Colocar um crédito de confiança nos cientistas, como faculta a interpretação livre da lei 8666, significa investir no avanço necessário que beneficiará toda a sociedade. Digite no google o nome de qualquer membro da comunidade Brasileira de ciência e tecnologia seguido da palavra Lattes e em segundos o currículo on-line listando toda a vida profissional desta pessoa estará a disposição. Qual outra atividade do setor público tem sua produção nominal, e pessoal, postada na internet? Quais juizes ou administradores têm seu currículo ou produtividade postados para a sociedade ver? Assim, distinto de outros setores da administração pública, para a ciência não existe forma melhor de auditoria do que cobrar resultados. Quem, depois de lutar as vezes duramente para conseguir financiamento, usará mal um dinheiro de pesquisa? Mas se assim o fizer, provavelmente não terá resultados para mostrar, e rapidamente estará excluído do sistema de financiamento. Aí está nosso maior controle, é desta forma que o dinheiro público investido em pesquisas e desenvolvimentos vai ser de fato valorizado.

Já quando a competência cientifica que o País desenvolveu com investimentos de décadas é nivelada por baixo, pela tabula rasa da desonestidade que grassa no setor público, o custo Ciência Brasil, este sim, limita e mesmo impede pesquisas vitais. Pesquisadores respeitados e brilhantes acabam, somente por isso, apresentando produção muitas vezes pífia. O dogma jurídico, que existiria para impedir a roubalheira, garante a ineficiencia, é um dos piores algozes da inovação e, a ironia maior, não consegue impedir roubos, como o noticiário nos da conta quase todo dia.

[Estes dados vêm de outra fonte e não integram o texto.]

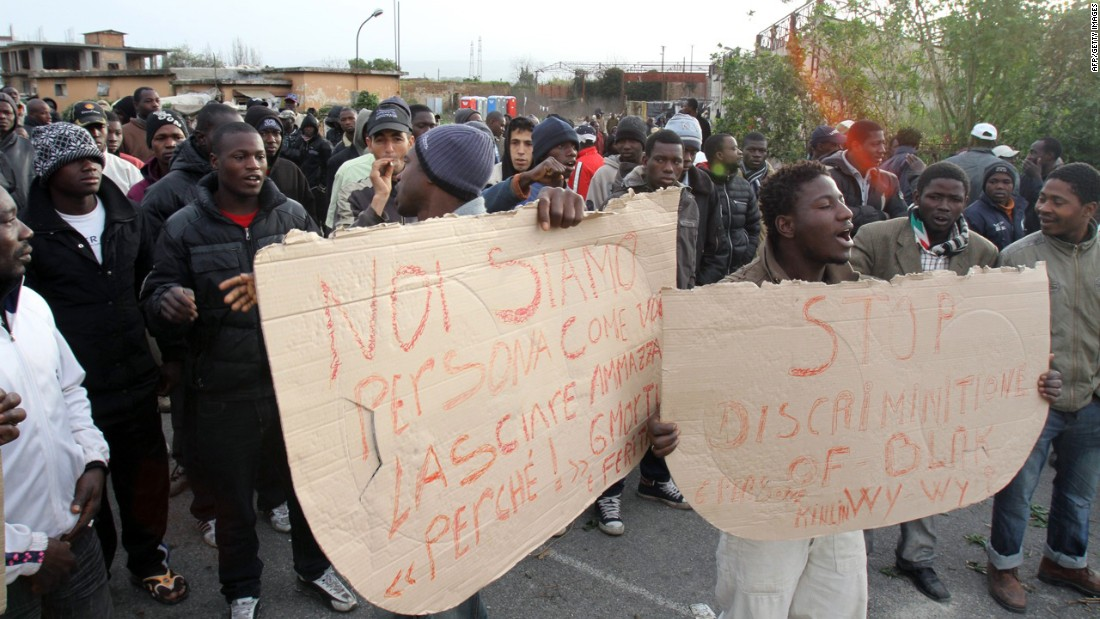 Rosarno has seen conflict between African migrants and the native population in recent years. Here, immigrant workers hold placards as they protest in the Calabrian town in 2010.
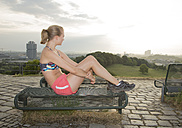 Germany, Munich, young woman after training sitting on a bench looking at view - FCF000707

O apelo claro deste argumento deveria colocar a racionalizacao das licitacoes para os cientistas nao como privilegio consagrado em lei, mas como um exemplo poderoso de que merito verificado e transparente simplifica a administracao publica e garante resultados palpaveis para a sociedade. Coloque-se todas as transacoes e meritos envolvidos dos procedimentos de utilizacao de dinheiro publico na internet, como ja se faz com a ciencia, e uma nova etica surgira, liberando juristas e administradores da funcao menos nobre e incapacitante que tem sido a geracao continua de impedimentos e cadeados, que sufocam a sociedade.